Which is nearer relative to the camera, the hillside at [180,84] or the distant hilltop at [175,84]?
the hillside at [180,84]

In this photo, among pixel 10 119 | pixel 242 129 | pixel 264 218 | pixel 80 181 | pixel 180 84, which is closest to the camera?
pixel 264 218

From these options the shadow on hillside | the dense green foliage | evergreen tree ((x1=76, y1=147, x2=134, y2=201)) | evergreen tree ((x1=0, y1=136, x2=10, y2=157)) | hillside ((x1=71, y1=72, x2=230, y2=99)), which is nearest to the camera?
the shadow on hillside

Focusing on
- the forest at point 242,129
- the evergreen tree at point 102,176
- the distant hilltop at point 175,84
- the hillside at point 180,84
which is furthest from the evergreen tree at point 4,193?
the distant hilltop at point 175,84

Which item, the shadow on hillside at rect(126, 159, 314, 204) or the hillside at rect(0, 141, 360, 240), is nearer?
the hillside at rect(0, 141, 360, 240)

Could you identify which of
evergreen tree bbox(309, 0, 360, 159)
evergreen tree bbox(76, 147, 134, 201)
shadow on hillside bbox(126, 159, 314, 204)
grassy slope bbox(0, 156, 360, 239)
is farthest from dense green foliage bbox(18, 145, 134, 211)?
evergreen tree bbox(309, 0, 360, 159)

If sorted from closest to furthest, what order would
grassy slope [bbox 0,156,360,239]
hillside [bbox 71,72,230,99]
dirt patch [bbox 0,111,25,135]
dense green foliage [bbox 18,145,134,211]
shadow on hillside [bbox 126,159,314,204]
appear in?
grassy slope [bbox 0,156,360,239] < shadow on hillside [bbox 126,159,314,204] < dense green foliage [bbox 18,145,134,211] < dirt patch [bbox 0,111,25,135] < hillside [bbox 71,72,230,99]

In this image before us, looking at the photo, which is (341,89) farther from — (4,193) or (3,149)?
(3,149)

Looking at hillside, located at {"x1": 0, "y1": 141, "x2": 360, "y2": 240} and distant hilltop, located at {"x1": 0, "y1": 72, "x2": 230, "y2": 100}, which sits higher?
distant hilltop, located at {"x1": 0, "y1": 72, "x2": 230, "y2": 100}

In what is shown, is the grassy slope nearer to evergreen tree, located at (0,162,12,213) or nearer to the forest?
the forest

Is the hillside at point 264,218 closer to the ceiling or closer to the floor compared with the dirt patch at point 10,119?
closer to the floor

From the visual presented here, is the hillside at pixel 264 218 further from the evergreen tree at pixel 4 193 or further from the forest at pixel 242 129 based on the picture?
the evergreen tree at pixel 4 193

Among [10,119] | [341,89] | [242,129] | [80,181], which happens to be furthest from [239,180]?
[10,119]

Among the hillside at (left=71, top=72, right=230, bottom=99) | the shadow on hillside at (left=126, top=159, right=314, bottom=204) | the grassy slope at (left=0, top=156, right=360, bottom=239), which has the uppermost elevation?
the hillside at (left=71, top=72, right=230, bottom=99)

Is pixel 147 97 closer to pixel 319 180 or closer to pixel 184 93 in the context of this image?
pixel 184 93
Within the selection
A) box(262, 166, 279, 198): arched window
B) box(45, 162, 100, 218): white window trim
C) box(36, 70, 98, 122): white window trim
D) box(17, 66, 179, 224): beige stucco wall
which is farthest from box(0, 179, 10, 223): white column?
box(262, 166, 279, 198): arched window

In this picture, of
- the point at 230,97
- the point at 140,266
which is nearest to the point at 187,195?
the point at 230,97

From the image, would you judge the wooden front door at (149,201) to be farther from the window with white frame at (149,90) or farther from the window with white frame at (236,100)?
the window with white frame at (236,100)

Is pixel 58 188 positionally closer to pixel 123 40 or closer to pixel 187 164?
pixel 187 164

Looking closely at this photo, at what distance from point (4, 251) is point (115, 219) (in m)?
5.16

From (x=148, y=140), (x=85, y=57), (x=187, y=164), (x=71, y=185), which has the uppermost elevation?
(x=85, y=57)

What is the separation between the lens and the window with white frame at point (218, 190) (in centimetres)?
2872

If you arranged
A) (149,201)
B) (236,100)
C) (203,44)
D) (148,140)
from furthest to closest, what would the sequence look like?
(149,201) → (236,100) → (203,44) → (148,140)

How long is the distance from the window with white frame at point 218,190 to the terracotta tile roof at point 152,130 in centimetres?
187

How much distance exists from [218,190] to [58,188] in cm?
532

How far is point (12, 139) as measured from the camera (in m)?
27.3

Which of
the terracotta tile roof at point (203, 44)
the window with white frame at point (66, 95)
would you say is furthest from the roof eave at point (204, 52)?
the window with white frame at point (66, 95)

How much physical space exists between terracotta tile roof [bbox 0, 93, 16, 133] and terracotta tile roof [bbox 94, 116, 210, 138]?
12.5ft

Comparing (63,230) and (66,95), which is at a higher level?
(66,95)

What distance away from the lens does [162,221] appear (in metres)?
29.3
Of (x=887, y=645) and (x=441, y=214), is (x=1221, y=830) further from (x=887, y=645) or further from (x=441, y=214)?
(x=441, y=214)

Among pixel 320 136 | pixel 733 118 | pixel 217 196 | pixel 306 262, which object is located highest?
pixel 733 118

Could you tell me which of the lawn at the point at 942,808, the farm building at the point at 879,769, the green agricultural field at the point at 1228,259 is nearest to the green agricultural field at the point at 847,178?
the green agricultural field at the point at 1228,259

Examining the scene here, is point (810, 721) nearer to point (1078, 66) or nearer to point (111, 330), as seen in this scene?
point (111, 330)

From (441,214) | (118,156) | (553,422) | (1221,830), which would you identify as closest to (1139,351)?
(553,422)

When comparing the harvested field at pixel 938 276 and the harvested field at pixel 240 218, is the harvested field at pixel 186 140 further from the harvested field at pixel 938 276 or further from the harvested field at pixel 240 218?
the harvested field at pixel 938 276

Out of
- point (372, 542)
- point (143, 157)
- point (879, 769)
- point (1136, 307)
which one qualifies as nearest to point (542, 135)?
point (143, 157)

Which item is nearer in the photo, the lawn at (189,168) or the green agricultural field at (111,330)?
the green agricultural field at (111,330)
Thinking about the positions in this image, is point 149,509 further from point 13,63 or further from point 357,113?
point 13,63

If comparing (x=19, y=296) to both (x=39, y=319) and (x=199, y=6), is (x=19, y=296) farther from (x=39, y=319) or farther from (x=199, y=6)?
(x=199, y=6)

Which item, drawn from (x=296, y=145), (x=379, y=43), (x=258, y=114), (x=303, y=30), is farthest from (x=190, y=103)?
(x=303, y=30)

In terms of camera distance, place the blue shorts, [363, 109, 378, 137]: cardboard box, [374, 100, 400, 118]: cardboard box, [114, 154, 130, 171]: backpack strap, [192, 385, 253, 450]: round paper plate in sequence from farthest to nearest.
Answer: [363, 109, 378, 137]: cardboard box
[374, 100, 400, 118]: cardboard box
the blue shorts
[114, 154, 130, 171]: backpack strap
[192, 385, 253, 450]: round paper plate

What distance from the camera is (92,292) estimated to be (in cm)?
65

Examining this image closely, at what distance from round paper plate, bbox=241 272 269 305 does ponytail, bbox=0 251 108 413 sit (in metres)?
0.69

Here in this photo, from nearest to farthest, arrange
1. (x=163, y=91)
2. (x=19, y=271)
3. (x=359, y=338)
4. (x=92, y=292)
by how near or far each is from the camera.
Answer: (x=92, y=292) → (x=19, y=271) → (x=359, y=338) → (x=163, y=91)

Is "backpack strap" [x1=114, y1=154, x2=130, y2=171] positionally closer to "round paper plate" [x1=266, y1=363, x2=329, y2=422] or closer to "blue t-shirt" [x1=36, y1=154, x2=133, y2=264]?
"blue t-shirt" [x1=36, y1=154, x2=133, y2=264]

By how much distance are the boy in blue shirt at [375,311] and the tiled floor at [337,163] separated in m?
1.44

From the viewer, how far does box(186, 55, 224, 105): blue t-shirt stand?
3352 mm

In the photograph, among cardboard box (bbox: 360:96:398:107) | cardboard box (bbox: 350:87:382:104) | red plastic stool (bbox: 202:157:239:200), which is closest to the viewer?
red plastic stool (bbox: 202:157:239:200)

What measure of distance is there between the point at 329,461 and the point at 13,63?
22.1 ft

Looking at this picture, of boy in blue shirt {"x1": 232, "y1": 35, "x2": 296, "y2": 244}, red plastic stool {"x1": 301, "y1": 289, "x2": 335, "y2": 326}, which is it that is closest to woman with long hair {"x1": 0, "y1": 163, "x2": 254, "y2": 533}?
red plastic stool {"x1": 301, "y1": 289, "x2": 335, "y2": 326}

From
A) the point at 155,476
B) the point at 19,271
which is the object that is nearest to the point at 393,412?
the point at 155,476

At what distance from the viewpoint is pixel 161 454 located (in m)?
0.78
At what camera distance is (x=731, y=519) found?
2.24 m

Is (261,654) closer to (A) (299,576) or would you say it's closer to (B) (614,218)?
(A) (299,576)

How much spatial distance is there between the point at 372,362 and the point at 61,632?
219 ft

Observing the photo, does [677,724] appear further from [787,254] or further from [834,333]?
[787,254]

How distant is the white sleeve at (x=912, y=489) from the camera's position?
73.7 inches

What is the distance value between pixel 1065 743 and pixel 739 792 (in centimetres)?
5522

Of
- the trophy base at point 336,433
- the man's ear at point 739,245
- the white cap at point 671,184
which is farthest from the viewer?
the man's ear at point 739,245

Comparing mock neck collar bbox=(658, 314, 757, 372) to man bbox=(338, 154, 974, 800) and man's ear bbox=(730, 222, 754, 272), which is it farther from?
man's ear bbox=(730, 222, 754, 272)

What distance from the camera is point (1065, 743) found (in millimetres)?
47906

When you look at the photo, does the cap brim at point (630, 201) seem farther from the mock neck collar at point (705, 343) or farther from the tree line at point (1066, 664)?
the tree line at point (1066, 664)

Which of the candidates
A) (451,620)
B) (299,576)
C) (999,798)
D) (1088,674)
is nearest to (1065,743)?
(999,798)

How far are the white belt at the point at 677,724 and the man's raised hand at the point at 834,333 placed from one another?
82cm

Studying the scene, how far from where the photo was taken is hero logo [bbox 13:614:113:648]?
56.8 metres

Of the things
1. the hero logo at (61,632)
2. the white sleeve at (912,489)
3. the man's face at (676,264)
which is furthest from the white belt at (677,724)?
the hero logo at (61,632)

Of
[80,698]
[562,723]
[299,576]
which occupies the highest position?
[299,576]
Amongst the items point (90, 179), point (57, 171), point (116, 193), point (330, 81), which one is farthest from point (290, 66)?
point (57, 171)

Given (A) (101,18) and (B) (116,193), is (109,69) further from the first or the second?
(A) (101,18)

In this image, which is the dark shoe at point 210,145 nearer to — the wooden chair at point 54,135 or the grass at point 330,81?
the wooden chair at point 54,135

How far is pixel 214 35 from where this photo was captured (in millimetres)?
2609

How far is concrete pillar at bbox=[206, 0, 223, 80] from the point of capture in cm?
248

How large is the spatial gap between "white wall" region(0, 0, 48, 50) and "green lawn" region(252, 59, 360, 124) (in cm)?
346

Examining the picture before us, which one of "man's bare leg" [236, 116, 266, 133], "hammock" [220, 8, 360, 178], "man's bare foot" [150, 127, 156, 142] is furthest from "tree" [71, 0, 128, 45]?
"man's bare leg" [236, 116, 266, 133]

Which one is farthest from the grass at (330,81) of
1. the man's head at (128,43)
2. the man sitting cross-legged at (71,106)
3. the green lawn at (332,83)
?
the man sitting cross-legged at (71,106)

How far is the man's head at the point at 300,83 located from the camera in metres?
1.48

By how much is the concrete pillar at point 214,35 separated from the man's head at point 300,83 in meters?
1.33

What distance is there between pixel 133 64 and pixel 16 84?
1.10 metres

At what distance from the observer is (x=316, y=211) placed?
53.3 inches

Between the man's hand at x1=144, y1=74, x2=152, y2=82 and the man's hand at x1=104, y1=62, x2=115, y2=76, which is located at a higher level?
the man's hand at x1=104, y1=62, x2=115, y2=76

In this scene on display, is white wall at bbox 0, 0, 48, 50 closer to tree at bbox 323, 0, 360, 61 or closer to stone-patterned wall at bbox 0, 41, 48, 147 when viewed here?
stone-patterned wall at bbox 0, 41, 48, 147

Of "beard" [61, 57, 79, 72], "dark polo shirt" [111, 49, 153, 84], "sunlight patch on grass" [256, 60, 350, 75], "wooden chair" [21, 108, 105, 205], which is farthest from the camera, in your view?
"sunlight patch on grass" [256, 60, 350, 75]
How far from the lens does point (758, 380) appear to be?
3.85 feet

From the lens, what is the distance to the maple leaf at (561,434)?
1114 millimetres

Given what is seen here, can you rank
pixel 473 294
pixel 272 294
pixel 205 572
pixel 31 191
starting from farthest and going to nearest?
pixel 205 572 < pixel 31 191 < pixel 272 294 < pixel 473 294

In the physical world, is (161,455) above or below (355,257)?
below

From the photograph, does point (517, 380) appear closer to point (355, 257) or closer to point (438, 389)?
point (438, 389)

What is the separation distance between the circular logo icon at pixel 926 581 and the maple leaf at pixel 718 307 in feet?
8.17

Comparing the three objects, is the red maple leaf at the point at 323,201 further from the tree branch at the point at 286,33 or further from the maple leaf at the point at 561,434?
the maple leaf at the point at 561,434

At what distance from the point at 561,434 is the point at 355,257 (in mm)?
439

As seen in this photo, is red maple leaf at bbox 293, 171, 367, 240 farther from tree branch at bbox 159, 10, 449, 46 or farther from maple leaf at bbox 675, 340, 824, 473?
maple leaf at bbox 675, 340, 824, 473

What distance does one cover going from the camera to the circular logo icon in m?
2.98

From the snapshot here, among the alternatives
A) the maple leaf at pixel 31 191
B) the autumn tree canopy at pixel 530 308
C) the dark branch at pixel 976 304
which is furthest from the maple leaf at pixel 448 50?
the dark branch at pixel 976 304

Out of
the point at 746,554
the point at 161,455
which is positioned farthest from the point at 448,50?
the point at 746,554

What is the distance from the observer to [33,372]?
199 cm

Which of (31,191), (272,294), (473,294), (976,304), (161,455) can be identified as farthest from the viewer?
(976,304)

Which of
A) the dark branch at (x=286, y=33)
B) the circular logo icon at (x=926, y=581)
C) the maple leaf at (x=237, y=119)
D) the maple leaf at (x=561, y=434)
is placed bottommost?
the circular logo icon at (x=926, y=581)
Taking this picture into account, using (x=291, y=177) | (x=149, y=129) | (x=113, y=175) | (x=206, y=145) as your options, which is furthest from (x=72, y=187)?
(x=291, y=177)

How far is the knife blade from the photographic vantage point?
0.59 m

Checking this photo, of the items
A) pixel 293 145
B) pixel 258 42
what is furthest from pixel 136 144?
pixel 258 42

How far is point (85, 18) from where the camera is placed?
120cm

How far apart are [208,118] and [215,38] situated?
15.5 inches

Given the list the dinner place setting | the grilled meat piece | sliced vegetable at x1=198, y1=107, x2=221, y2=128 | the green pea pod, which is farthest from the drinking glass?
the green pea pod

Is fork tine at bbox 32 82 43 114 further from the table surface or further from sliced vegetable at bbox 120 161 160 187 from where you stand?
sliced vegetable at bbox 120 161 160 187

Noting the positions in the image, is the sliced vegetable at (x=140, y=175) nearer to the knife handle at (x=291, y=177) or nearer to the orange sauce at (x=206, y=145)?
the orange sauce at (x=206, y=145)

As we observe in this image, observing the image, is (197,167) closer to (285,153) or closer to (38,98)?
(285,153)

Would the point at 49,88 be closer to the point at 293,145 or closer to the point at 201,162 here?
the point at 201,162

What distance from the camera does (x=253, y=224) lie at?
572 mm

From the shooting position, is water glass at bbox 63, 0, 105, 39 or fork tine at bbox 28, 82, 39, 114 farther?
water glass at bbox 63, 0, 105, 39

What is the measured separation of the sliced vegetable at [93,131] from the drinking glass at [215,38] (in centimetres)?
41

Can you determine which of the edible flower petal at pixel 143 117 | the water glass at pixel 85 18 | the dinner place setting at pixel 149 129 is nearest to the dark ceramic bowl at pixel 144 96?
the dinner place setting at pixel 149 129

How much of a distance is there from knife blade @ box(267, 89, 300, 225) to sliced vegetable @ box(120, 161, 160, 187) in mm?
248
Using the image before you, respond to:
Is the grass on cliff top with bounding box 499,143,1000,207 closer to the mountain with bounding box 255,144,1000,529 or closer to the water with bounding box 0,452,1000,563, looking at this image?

- - - - - - -

## WHAT IS ASKED
Turn the stretch of the records from the first line through the line containing "grassy slope [bbox 0,156,360,239] <" into a JSON list of strings, one string per line, leaving out blank lines.

## RESPONSE
[
  "Which is nearer relative to the camera, the hillside at [180,84] or the distant hilltop at [175,84]?",
  "the hillside at [180,84]",
  "In this photo, among pixel 10 119 | pixel 242 129 | pixel 264 218 | pixel 80 181 | pixel 180 84, which is closest to the camera?",
  "pixel 264 218",
  "From these options the shadow on hillside | the dense green foliage | evergreen tree ((x1=76, y1=147, x2=134, y2=201)) | evergreen tree ((x1=0, y1=136, x2=10, y2=157)) | hillside ((x1=71, y1=72, x2=230, y2=99)), which is nearest to the camera?",
  "the shadow on hillside",
  "Focusing on",
  "- the forest at point 242,129",
  "- the evergreen tree at point 102,176",
  "- the distant hilltop at point 175,84",
  "- the hillside at point 180,84",
  "which is furthest from the evergreen tree at point 4,193?",
  "the distant hilltop at point 175,84",
  "Which item, the shadow on hillside at rect(126, 159, 314, 204) or the hillside at rect(0, 141, 360, 240), is nearer?",
  "the hillside at rect(0, 141, 360, 240)",
  "Could you identify which of",
  "evergreen tree bbox(309, 0, 360, 159)",
  "evergreen tree bbox(76, 147, 134, 201)",
  "shadow on hillside bbox(126, 159, 314, 204)",
  "grassy slope bbox(0, 156, 360, 239)",
  "is farthest from dense green foliage bbox(18, 145, 134, 211)?",
  "evergreen tree bbox(309, 0, 360, 159)",
  "If sorted from closest to furthest, what order would",
  "grassy slope [bbox 0,156,360,239]",
  "hillside [bbox 71,72,230,99]",
  "dirt patch [bbox 0,111,25,135]",
  "dense green foliage [bbox 18,145,134,211]",
  "shadow on hillside [bbox 126,159,314,204]",
  "appear in?",
  "grassy slope [bbox 0,156,360,239] < shadow on hillside [bbox 126,159,314,204] < dense green foliage [bbox 18,145,134,211] < dirt patch [bbox 0,111,25,135] < hillside [bbox 71,72,230,99]"
]